Bir Yeşilçam romantizminde ilerleyen bu olayın bir film olduğunu düşünün. İzleyici oturduğu yerden Neriman’a şunu söyleyecektir: “Sen salak mısın kızım, adam uyurken in o trenden…”

Adapazarı’na varırlar, nikahlanırlar, bir işim var diye gerdek odasından çıkıp gider Eyüp. Neriman sabah uyandığında onu yatağında kıyafetleriyle yatarken görür.. Eyüp, aylak, işsiz, sarhoş biridir. Bir gün evden çıkmayan, aradan geçen onca zamanda kendisine el sürmeyen kocasına evden çıkmama nedenini sorar. “Param yok” diyen kocasına konaktan kendisine verilen bütün parasını verir. İstanbul’a gelir ama ona geri dönmesini salık verirler. Döner, kendisinin kayın validesinin “Kısır belli ki. Çocuk sağlamını bulurdu. Gönlünü eğlediği yeter. Baba olursa belki uslanır.” sözlerini duyar. Eyüp’ten kendisini boşamasını ister, boşanır, Adapazarı’ndan ayrılır.

Yazar, burada toplumun erkeklere bakışındaki çarpıklığa da dikkat çekiyor. Kadının erkek için bir gönül eğlencesi olarak görülmesine… Hem de bir kadın, anne ağzından söyletiyor bunu. Karısına el sürmeyen oğluna hiç toz kondurmazken kadını kısırlıkla itham edebiliyor. Bu tür dramı yaşayan sayısız kadın yok mudur ülkemizde…

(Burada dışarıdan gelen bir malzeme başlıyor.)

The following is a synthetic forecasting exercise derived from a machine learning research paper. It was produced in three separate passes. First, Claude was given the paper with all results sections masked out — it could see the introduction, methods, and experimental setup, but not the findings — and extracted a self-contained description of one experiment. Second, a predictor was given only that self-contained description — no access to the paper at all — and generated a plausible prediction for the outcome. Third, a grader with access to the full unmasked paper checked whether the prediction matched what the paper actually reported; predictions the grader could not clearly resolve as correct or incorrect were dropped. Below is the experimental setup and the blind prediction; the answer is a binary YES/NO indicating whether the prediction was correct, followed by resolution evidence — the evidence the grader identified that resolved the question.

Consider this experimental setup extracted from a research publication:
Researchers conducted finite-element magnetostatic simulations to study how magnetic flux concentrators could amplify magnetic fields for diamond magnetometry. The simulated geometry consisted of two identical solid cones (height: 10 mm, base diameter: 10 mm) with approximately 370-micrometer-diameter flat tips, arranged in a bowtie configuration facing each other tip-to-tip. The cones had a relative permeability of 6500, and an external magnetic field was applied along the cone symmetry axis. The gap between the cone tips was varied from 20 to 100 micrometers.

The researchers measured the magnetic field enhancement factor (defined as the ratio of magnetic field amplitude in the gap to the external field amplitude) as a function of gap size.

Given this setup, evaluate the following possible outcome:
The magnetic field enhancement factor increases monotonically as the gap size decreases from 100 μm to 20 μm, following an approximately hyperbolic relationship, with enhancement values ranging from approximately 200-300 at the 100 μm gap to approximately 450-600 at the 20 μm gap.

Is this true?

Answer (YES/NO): NO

İzdivacını sonra erdiren Neriman bir başka karanlık noktaya, Adapazarı’ndan dönerken trende tanıştığı Mari ile sürüklenir. Onca şeyi yaşadıktan sonra “Çok sonraları idrak ettim ki beni kimse Abdullah Bey kadar düşünmedi, sevmedi.” (İzdivaç, s 28) diyerek gerçeklerin farkına vardığını dile getirir ama her şey için çok geçtir.

Abdullah Bey’in bir zamanlar Neriman’a söylediği “Her şey insan içindir. Yarın kime ne olacağı hiç belli olmaz.” sözünün hikâyesidir kitaptaki beş hikâyede anlatılanlar.

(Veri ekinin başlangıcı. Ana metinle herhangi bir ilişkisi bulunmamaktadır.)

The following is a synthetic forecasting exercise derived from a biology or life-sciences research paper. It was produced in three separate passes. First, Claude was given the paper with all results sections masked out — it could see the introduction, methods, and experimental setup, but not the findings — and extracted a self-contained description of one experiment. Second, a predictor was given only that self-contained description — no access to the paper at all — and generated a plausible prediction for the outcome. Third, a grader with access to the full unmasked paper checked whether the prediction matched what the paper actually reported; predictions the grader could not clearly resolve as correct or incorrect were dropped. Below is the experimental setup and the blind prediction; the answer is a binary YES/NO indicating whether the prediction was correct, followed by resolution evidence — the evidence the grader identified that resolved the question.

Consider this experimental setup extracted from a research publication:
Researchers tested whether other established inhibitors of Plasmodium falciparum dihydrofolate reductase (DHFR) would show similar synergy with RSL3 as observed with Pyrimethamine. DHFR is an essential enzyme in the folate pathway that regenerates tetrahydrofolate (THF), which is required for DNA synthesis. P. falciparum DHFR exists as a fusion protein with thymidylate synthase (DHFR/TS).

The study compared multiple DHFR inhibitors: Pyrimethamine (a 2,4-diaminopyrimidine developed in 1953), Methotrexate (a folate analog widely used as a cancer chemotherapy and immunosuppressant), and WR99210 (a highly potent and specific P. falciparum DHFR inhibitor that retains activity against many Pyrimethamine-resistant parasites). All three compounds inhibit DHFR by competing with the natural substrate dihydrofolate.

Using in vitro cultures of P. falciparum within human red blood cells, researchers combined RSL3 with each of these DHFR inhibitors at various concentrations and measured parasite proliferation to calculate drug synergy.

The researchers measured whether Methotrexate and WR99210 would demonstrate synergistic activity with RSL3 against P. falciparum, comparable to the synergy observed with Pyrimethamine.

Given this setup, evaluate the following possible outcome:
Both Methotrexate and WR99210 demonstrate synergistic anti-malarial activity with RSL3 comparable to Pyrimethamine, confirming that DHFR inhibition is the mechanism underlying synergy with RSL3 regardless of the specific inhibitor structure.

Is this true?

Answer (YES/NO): NO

Merih Günay, Abdullah Bey adındaki kitabı ile insanın yarını her zaman bilinmezliklerle ve sürprizlerle doludur gerçeğini hikâyeleştiriyor. Tesadüflerle, acılarla, yıkımlarla insan gerçeğini altını çize çize. Abdullah Bey’de anlatılanlar, bir dönemin, o dönemin zihniyetinin hikâyesi. O dönemdeki yaşam biçimleri, hayat algıları, insan gerçekleri… O dönemi bu özellikleriyle resmetmeye çalışmış ve bence bunu da başarmış. Neriman’ın duygu ve düşünce dünyasını, sevgilerini, öfkelerini, kendisi ile çatışmalarını hikâyelerine yansıtmış.

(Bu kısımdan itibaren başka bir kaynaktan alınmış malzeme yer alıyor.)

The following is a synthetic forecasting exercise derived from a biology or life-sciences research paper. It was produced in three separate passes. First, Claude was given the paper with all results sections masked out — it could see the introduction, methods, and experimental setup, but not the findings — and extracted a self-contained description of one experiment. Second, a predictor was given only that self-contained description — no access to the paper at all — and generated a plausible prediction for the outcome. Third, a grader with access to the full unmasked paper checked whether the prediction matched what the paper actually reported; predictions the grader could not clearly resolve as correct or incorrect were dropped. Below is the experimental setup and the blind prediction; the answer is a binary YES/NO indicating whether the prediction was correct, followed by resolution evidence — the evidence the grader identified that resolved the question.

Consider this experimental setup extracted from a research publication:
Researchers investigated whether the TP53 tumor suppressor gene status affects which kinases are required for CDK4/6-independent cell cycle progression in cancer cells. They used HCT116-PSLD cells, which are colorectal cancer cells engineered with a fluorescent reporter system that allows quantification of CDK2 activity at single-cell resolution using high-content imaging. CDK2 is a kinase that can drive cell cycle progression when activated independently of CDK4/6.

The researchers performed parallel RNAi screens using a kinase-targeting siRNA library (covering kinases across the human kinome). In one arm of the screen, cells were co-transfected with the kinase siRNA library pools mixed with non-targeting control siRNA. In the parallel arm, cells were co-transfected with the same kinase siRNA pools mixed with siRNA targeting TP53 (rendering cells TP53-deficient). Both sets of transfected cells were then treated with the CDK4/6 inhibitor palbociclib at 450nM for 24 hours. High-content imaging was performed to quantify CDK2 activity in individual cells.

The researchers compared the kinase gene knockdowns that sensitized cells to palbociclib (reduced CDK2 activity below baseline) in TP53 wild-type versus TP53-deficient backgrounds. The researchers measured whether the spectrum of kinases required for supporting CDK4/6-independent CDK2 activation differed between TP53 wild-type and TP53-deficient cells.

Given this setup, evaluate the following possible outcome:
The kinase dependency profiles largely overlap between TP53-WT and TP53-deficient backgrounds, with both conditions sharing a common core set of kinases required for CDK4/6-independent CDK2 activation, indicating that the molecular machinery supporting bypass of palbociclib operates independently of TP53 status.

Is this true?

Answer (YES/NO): NO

Kolayca okunup biten, okunduktan sonra bir edebi tat veren sevimli, küçük hacimli bir kitap Abdullah Bey. Bu özelliği de Tanzimat eserlerinden Karabibik’i hatırlattı. Kalemine ve yüreğine sağlık Merih Günay. Senden daha nice hikâye okumayı diliyoruz.